Dr Wilson said few of Washington’s allies, apart from Australia, had an appetite for a trade dispute with China.

China has so far failed to meet commitments to buy an additional US$200 billion ($279 billion) of US goods and services in 2020 and 2021 under the signed phase one trade deal. by former President Donald Trump.

The report says the United States is still working to ensure China meets these commitments and will continue to pursue bilateral engagement with China to find “areas where progress can be made.”

“The United States is ready to strategically use the tools of internal trade. It is also clear that existing trade tools need to be strengthened and new trade tools need to be forged,” he said, without specifying whether he would impose tariffs on Chinese goods as the government did. Trump administration.

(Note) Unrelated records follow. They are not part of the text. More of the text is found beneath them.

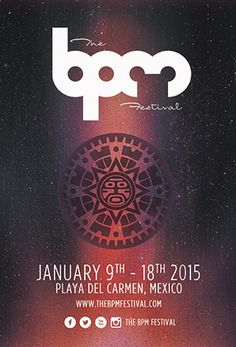 BPM Festival 2015 | Playa Del Carmen / Mexico | January 9-18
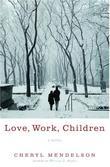 LOVE, WORK, CHILDREN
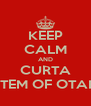 KEEP CALM AND CURTA SYSTEM OF OTAKUS - Personalised Poster A4 size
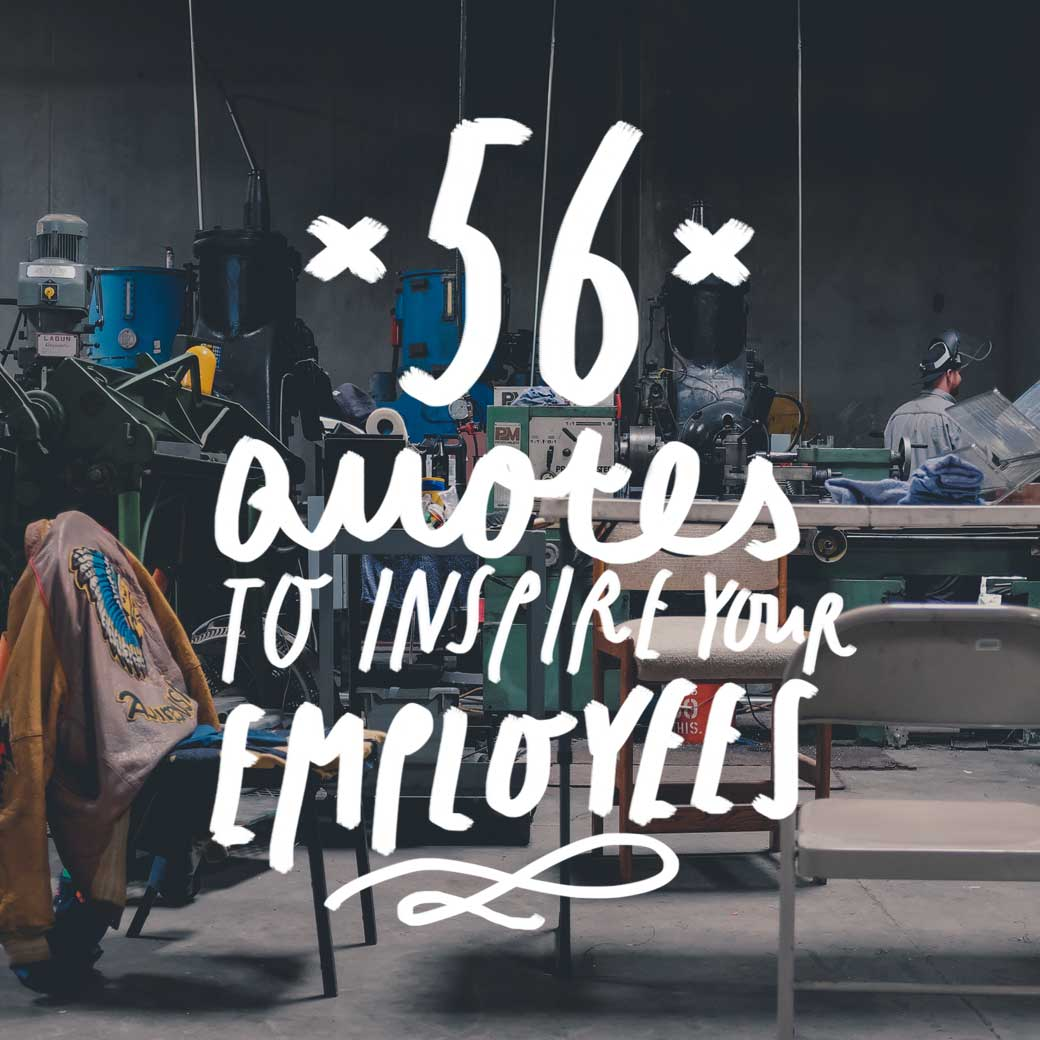 Use these quotes to inspire and motivate your employees or coworkers.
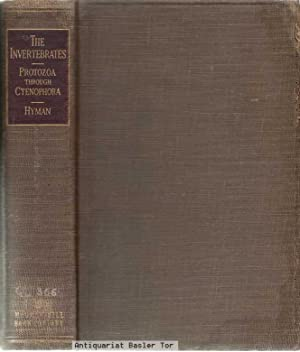 THE INVERTEBRATES: Protozoa through Ctenophora.: Hyman, Libbie Henrietta:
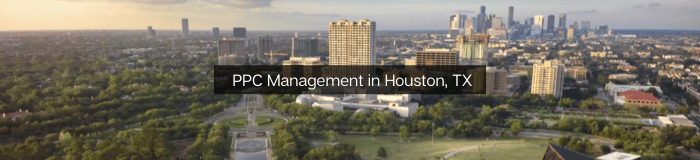 PPC - Pay Per Click Management in Houston, TX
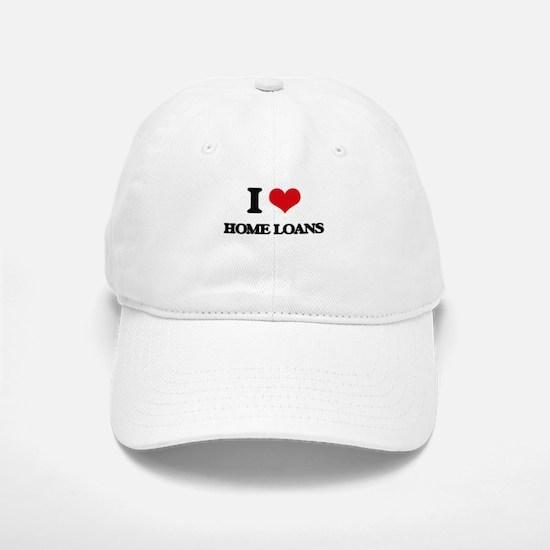 I Love Home Loans Baseball Baseball Cap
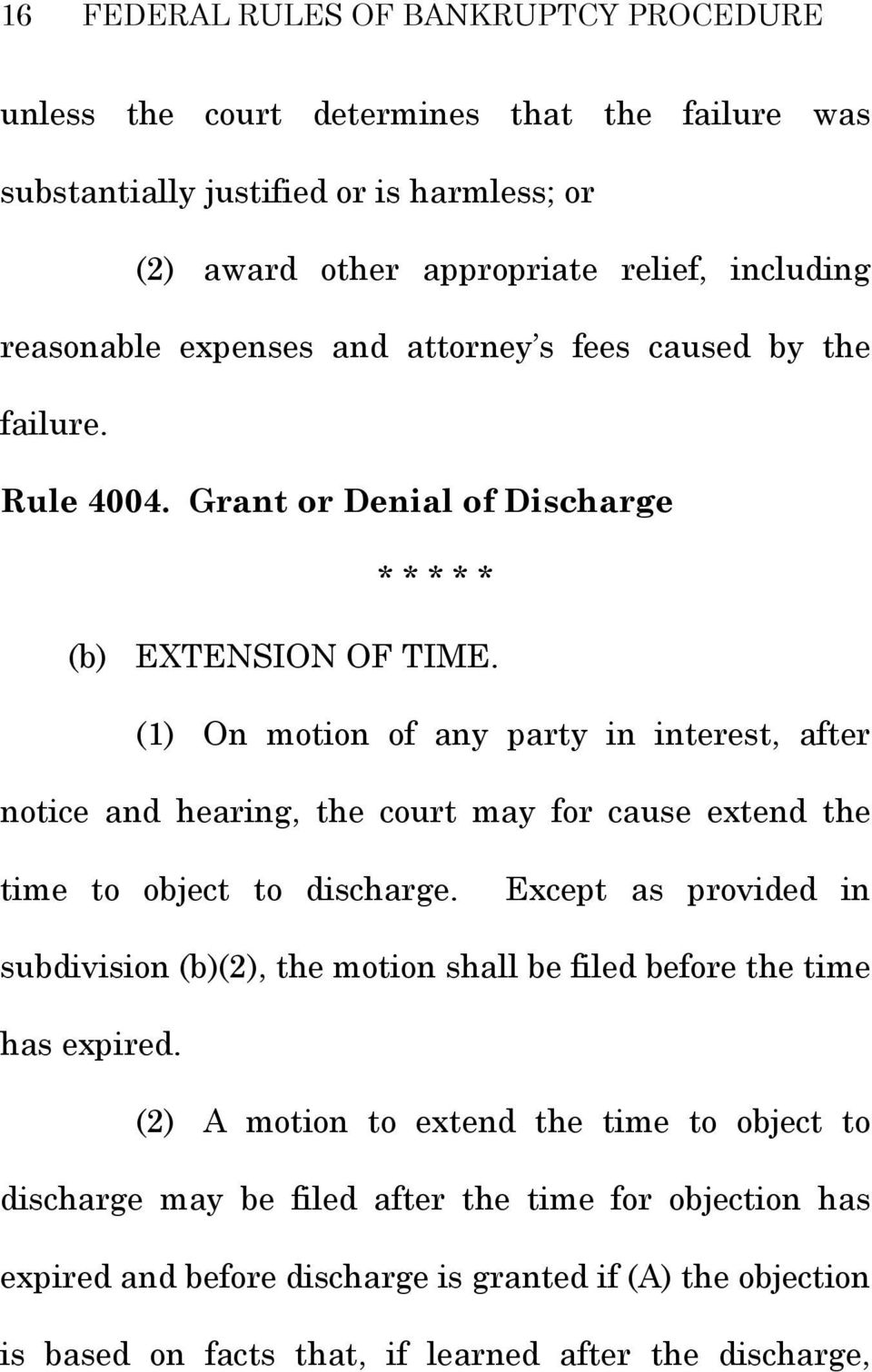 (1) On motion of any party in interest, after notice and hearing, the court may for cause extend the time to object to discharge.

Work with like-minded partners

He also said Washington would work more closely with like-minded allies and trading partners. He did not mention Australia by name, but senior Biden administration officials have previously said the United States will stand with Australia to defend against trade coercion from China, even whether these restrictions have helped some US exports to China.

“As part of this effort, the United States continues to work directly with like-minded trading partners outside of a multilateral organization context in pursuit of new initiatives to explore strategies to address the unique challenges posed. by non-market policies and practices,” the report said, citing the Trade and Technology Council established between the United States and the European Union.

“The United States is also leading discussions with many other like-minded trading partners, including in the Indo-Pacific region, on how to strengthen our existing commercial relationships.”

This would involve cooperating to diversify international suppliers and reduce the risk of geographic concentration, particularly in China, which could lead to shortages of key products. It would also work with allies to make critical supply chains less vulnerable.

The report highlights restrictions imposed by China on Australian beef, barley, wine, coal, cotton, timber and lobster in response to the Morrison government’s call for an independent inquiry into the origins of the coronavirus.

Australia, the United States and other countries have consistently accused China of undermining the rules-based global trading system through the use of industrial subsidies and other practices. China joined the WTO 20 years ago.

The United States has also long argued that China receives easier treatment at the WTO because of its status as a developing country.

Last month, the EU lent its support to Lithuania in the Baltic country’s confrontation with Beijing over Taiwan, launching a case at the WTO over China’s heavy-handed trade tactics.

Brussels has accused China of refusing to clear Lithuanian goods, rejecting import requests and pressuring other European companies to cut Lithuanian companies from their supply chains – which has affected businesses across the bloc.